[[ THE INPUT open ]]
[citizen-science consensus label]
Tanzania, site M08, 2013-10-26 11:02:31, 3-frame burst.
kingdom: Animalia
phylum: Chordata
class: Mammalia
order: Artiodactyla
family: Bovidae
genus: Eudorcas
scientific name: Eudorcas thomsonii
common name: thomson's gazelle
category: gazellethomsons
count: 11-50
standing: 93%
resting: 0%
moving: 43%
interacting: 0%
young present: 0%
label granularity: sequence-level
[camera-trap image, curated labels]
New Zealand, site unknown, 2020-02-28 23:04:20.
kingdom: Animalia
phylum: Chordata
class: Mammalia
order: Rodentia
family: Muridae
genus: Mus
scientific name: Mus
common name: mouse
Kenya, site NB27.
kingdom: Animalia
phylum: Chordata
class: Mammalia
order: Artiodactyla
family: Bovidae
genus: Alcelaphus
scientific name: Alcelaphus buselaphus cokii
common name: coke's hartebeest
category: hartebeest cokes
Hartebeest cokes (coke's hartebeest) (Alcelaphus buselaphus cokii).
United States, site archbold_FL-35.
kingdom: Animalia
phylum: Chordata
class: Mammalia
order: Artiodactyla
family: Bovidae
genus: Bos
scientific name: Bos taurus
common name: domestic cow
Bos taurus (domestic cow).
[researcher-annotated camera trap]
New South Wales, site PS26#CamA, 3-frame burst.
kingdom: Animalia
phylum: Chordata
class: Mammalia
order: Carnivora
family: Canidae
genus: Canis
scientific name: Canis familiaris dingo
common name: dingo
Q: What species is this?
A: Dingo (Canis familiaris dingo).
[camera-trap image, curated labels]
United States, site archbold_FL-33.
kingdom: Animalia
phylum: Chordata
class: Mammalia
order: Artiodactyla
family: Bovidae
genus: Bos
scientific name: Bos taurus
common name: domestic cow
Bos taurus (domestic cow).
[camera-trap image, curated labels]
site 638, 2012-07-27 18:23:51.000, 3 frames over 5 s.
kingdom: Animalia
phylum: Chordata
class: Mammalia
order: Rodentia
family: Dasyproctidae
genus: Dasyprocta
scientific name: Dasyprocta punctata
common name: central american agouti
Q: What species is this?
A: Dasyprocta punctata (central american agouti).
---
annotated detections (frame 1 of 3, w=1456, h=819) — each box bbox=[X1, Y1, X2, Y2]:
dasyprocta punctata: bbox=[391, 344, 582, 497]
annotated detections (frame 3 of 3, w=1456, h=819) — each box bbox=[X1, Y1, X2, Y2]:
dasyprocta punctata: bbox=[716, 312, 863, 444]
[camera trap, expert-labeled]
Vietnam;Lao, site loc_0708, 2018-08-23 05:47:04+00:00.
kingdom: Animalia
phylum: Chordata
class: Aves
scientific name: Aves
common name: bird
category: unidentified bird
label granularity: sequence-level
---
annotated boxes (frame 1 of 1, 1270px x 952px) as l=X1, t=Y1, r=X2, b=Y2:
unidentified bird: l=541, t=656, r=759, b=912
[[ THE INPUT closed ]]
Retype exactly the line with "category: hartebeest cokes" and each line after it until the records end, and include no other line.

category: hartebeest cokes
Hartebeest cokes (coke's hartebeest) (Alcelaphus buselaphus cokii).
United States, site archbold_FL-35.
kingdom: Animalia
phylum: Chordata
class: Mammalia
order: Artiodactyla
family: Bovidae
genus: Bos
scientific name: Bos taurus
common name: domestic cow
Bos taurus (domestic cow).
[researcher-annotated camera trap]
New South Wales, site PS26#CamA, 3-frame burst.
kingdom: Animalia
phylum: Chordata
class: Mammalia
order: Carnivora
family: Canidae
genus: Canis
scientific name: Canis familiaris dingo
common name: dingo
Q: What species is this?
A: Dingo (Canis familiaris dingo).
[camera-trap image, curated labels]
United States, site archbold_FL-33.
kingdom: Animalia
phylum: Chordata
class: Mammalia
order: Artiodactyla
family: Bovidae
genus: Bos
scientific name: Bos taurus
common name: domestic cow
Bos taurus (domestic cow).
[camera-trap image, curated labels]
site 638, 2012-07-27 18:23:51.000, 3 frames over 5 s.
kingdom: Animalia
phylum: Chordata
class: Mammalia
order: Rodentia
family: Dasyproctidae
genus: Dasyprocta
scientific name: Dasyprocta punctata
common name: central american agouti
Q: What species is this?
A: Dasyprocta punctata (central american agouti).
---
annotated detections (frame 1 of 3, w=1456, h=819) — each box bbox=[X1, Y1, X2, Y2]:
dasyprocta punctata: bbox=[391, 344, 582, 497]
annotated detections (frame 3 of 3, w=1456, h=819) — each box bbox=[X1, Y1, X2, Y2]:
dasyprocta punctata: bbox=[716, 312, 863, 444]
[camera trap, expert-labeled]
Vietnam;Lao, site loc_0708, 2018-08-23 05:47:04+00:00.
kingdom: Animalia
phylum: Chordata
class: Aves
scientific name: Aves
common name: bird
category: unidentified bird
label granularity: sequence-level
---
annotated boxes (frame 1 of 1, 1270px x 952px) as l=X1, t=Y1, r=X2, b=Y2:
unidentified bird: l=541, t=656, r=759, b=912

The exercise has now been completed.